» Entries:
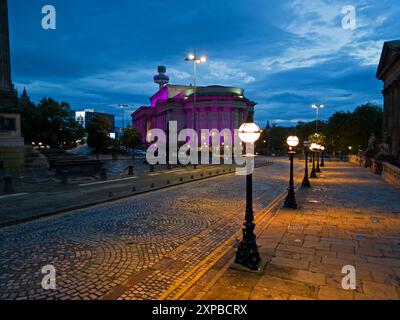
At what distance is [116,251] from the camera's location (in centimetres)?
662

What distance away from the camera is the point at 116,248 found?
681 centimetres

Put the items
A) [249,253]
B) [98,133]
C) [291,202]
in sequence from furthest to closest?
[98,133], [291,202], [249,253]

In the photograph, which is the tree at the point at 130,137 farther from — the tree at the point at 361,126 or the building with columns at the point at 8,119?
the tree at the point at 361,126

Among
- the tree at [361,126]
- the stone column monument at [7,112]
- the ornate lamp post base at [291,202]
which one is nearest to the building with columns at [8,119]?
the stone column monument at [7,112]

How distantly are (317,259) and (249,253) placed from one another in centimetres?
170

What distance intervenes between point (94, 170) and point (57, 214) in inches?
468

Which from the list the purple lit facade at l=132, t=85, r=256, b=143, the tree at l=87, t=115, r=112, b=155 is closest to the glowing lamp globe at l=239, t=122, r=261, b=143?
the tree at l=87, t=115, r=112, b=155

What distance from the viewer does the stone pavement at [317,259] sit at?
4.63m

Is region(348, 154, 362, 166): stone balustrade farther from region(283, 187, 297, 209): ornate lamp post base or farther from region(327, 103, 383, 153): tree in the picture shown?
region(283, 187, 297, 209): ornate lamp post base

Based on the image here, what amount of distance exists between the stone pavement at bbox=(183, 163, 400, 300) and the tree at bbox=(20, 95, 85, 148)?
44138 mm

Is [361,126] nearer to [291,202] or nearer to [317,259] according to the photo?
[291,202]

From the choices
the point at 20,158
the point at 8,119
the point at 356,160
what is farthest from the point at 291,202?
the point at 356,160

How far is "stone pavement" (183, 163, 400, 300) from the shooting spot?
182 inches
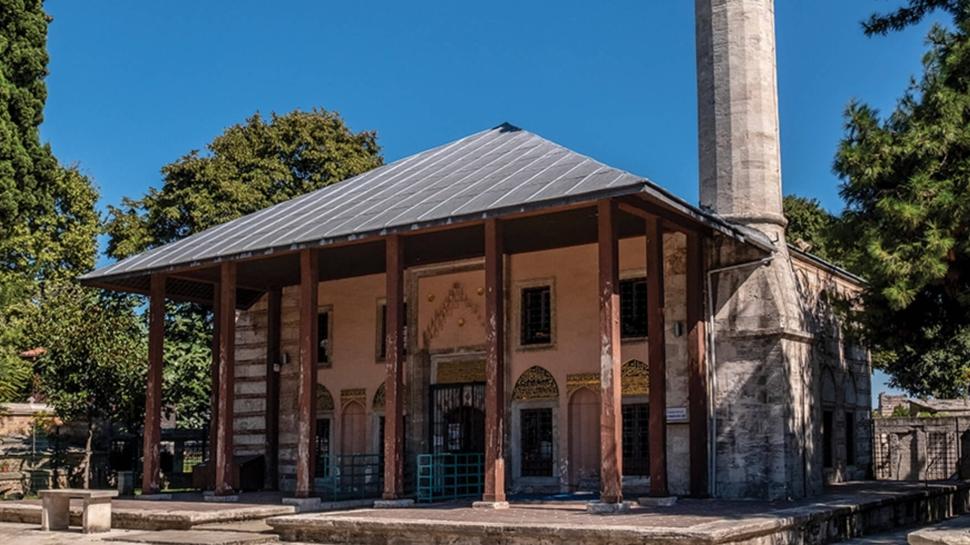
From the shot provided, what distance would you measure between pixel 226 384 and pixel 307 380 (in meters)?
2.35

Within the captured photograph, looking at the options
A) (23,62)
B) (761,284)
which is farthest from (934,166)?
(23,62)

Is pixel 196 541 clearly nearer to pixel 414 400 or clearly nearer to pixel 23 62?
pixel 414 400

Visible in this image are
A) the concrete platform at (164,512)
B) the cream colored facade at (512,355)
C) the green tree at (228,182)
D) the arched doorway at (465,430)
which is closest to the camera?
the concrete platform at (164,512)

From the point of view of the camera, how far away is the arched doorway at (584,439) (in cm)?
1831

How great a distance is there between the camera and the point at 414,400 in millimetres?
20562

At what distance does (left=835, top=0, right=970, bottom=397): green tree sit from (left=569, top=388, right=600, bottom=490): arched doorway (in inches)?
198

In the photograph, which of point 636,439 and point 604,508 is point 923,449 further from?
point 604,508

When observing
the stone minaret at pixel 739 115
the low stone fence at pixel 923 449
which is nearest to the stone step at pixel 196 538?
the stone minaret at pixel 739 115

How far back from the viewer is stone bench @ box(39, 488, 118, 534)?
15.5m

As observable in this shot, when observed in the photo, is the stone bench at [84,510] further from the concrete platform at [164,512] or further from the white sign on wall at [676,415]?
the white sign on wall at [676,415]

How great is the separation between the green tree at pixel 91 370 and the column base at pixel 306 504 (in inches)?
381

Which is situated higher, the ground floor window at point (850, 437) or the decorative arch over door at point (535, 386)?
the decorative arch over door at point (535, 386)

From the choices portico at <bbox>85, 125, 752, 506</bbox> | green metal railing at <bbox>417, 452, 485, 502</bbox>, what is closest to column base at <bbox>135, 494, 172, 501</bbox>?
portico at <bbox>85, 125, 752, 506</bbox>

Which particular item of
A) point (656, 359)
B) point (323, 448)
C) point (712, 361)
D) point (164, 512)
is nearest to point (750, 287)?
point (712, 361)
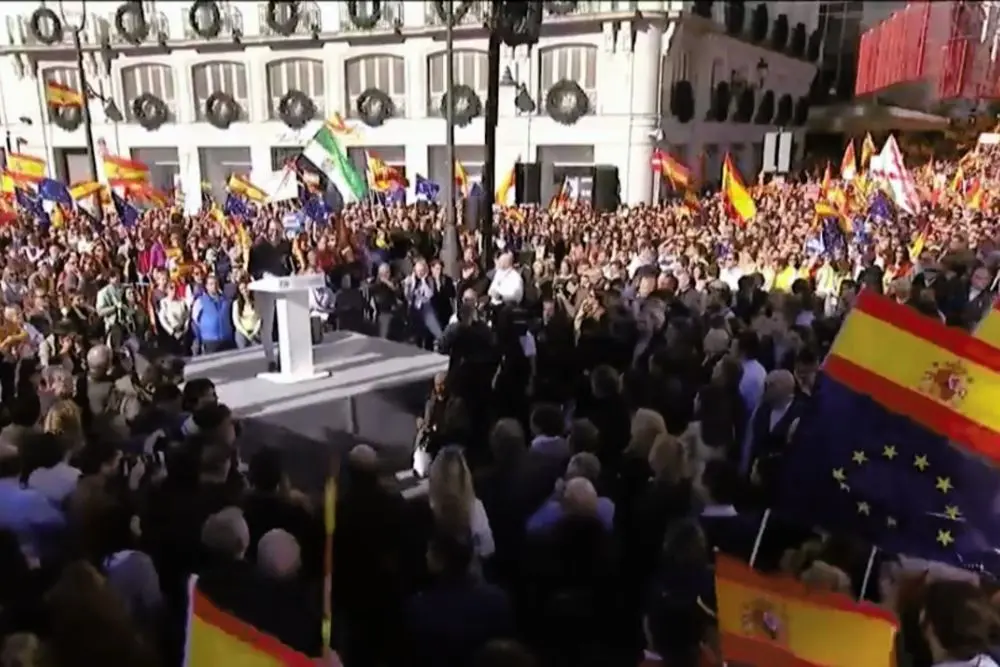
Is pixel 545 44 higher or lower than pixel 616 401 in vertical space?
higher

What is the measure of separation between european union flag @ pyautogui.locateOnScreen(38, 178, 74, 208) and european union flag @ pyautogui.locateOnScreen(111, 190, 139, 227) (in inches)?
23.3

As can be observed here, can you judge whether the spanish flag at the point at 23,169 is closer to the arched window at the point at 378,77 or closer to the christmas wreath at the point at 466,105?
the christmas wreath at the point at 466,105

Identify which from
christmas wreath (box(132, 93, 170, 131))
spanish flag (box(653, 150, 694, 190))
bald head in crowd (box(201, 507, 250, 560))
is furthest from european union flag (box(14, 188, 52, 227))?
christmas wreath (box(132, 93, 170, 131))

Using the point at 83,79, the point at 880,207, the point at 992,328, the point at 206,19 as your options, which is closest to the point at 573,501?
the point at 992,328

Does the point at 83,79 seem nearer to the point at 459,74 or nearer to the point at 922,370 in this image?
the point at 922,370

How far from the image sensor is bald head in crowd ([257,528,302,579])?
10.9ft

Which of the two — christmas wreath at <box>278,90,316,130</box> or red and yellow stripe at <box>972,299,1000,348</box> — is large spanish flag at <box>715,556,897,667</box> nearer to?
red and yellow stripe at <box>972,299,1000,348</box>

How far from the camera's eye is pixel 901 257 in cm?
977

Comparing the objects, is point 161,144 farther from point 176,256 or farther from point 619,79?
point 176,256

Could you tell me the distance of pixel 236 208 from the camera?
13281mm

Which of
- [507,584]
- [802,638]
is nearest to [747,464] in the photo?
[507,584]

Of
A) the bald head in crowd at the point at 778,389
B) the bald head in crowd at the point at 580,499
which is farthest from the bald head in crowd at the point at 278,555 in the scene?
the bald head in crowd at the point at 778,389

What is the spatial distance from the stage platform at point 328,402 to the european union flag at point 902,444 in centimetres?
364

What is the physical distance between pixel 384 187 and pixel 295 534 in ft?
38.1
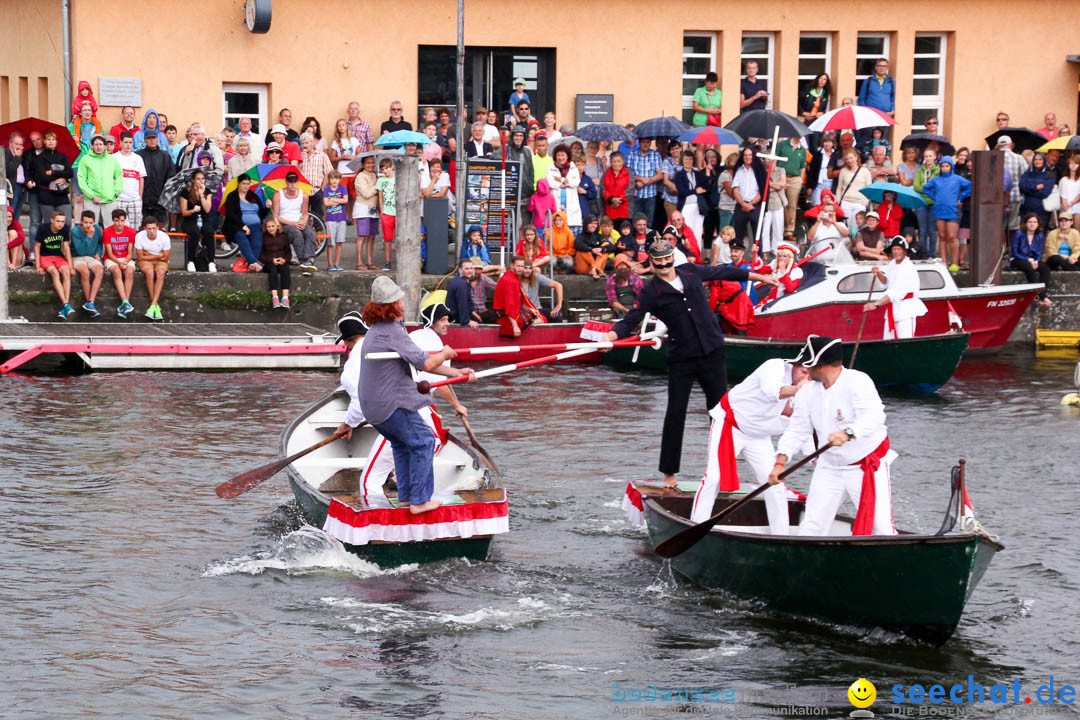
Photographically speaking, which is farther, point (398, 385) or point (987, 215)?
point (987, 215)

» Set problem: Print the whole listing above once more, word for word, without its pictures.

» Correct output:
At what distance is [116,251] from the camera's location (in centimetres)?
662

What distance away from the camera is the point at 116,248 found?
681 centimetres

Put the items
A) [249,253]
B) [98,133]
C) [291,202]
in sequence from furthest to closest?
[98,133], [291,202], [249,253]

In the photograph, which is the tree at the point at 130,137 farther from — the tree at the point at 361,126 or the building with columns at the point at 8,119?
the tree at the point at 361,126

Among
- the tree at [361,126]
- the stone column monument at [7,112]
- the ornate lamp post base at [291,202]
which one is nearest to the building with columns at [8,119]?
the stone column monument at [7,112]

How distantly are (317,259) and (249,253) placed from one another in centimetres?
170

What distance intervenes between point (94, 170) and point (57, 214) in inches?
468

Which from the list the purple lit facade at l=132, t=85, r=256, b=143, the tree at l=87, t=115, r=112, b=155 is closest to the glowing lamp globe at l=239, t=122, r=261, b=143?
the tree at l=87, t=115, r=112, b=155

What distance from the viewer does the stone pavement at [317,259] sit at?
4.63m

Is region(348, 154, 362, 166): stone balustrade farther from region(283, 187, 297, 209): ornate lamp post base or farther from region(327, 103, 383, 153): tree in the picture shown?
region(283, 187, 297, 209): ornate lamp post base

Based on the image here, what amount of distance exists between the stone pavement at bbox=(183, 163, 400, 300) and the tree at bbox=(20, 95, 85, 148)?
44138 mm

Is [361,126] nearer to [291,202] or nearer to [317,259] according to the photo?
[291,202]

From the choices
the point at 20,158
the point at 8,119
the point at 356,160
what is farthest from the point at 291,202?
the point at 356,160

How far is "stone pavement" (183, 163, 400, 300) from the shooting spot?
182 inches
From the shot provided, what distance would you measure between pixel 226 384 and pixel 307 380 (in meters)?
2.35

Within the captured photograph, looking at the options
A) (23,62)
B) (761,284)
which is farthest from (934,166)?
(23,62)

Is pixel 196 541 clearly nearer to pixel 414 400 or clearly nearer to pixel 23 62?
pixel 414 400

Visible in this image are
A) the concrete platform at (164,512)
B) the cream colored facade at (512,355)
C) the green tree at (228,182)
D) the arched doorway at (465,430)
which is closest to the camera?
the concrete platform at (164,512)

From the point of view of the camera, how far away is the arched doorway at (584,439) (in cm)?
1831

How great a distance is there between the camera and the point at 414,400 in millimetres?
20562

At what distance does (left=835, top=0, right=970, bottom=397): green tree sit from (left=569, top=388, right=600, bottom=490): arched doorway (in inches)?
198

In the photograph, which of point 636,439 and point 604,508 is point 923,449 further from?
point 604,508

When observing
the stone minaret at pixel 739 115
the low stone fence at pixel 923 449
which is nearest to the stone step at pixel 196 538?
the stone minaret at pixel 739 115

How far back from the viewer is stone bench @ box(39, 488, 118, 534)?
15.5m

As observable in this shot, when observed in the photo, is the stone bench at [84,510] further from the concrete platform at [164,512] or further from the white sign on wall at [676,415]?
the white sign on wall at [676,415]

How great is the separation between the green tree at pixel 91 370 and the column base at pixel 306 504 (in inches)?
381

Which is situated higher, the ground floor window at point (850, 437) or the decorative arch over door at point (535, 386)?
the decorative arch over door at point (535, 386)

From the choices portico at <bbox>85, 125, 752, 506</bbox> | green metal railing at <bbox>417, 452, 485, 502</bbox>, what is closest to column base at <bbox>135, 494, 172, 501</bbox>?
portico at <bbox>85, 125, 752, 506</bbox>

Which particular item of
A) point (656, 359)
B) point (323, 448)
C) point (712, 361)
D) point (164, 512)
is nearest to point (750, 287)?
point (712, 361)
Is pixel 545 44 higher or lower than pixel 616 401 in vertical space?
higher

What is the measure of separation between european union flag @ pyautogui.locateOnScreen(38, 178, 74, 208) and european union flag @ pyautogui.locateOnScreen(111, 190, 139, 227) (in inches)?
23.3

As can be observed here, can you judge whether the spanish flag at the point at 23,169 is closer to the arched window at the point at 378,77 or closer to the christmas wreath at the point at 466,105?
the christmas wreath at the point at 466,105

Identify which from
christmas wreath (box(132, 93, 170, 131))
spanish flag (box(653, 150, 694, 190))
bald head in crowd (box(201, 507, 250, 560))
is furthest from european union flag (box(14, 188, 52, 227))?
christmas wreath (box(132, 93, 170, 131))

Using the point at 83,79, the point at 880,207, the point at 992,328, the point at 206,19 as your options, which is closest to the point at 573,501?
the point at 992,328

Does the point at 83,79 seem nearer to the point at 459,74 or nearer to the point at 922,370 in this image?
the point at 922,370

How far from the image sensor is bald head in crowd ([257,528,302,579])?
10.9ft

Which of the two — christmas wreath at <box>278,90,316,130</box> or red and yellow stripe at <box>972,299,1000,348</box> — is large spanish flag at <box>715,556,897,667</box> nearer to?
red and yellow stripe at <box>972,299,1000,348</box>

How far from the camera's eye is pixel 901 257 in cm?
977

Comparing the objects, is point 161,144 farther from point 176,256 or farther from point 619,79?
point 176,256

Could you tell me the distance of pixel 236 208 from the camera?
13281mm

Which of
- [507,584]
- [802,638]
is nearest to [747,464] in the photo?
[507,584]

Of
A) the bald head in crowd at the point at 778,389
B) the bald head in crowd at the point at 580,499
which is farthest from the bald head in crowd at the point at 278,555 in the scene?
the bald head in crowd at the point at 778,389

What is the spatial distance from the stage platform at point 328,402 to the european union flag at point 902,444 in centimetres?
364

What is the physical distance between pixel 384 187 and pixel 295 534 in ft?
38.1
Photographically speaking, which is farther, point (398, 385) or point (987, 215)?
point (987, 215)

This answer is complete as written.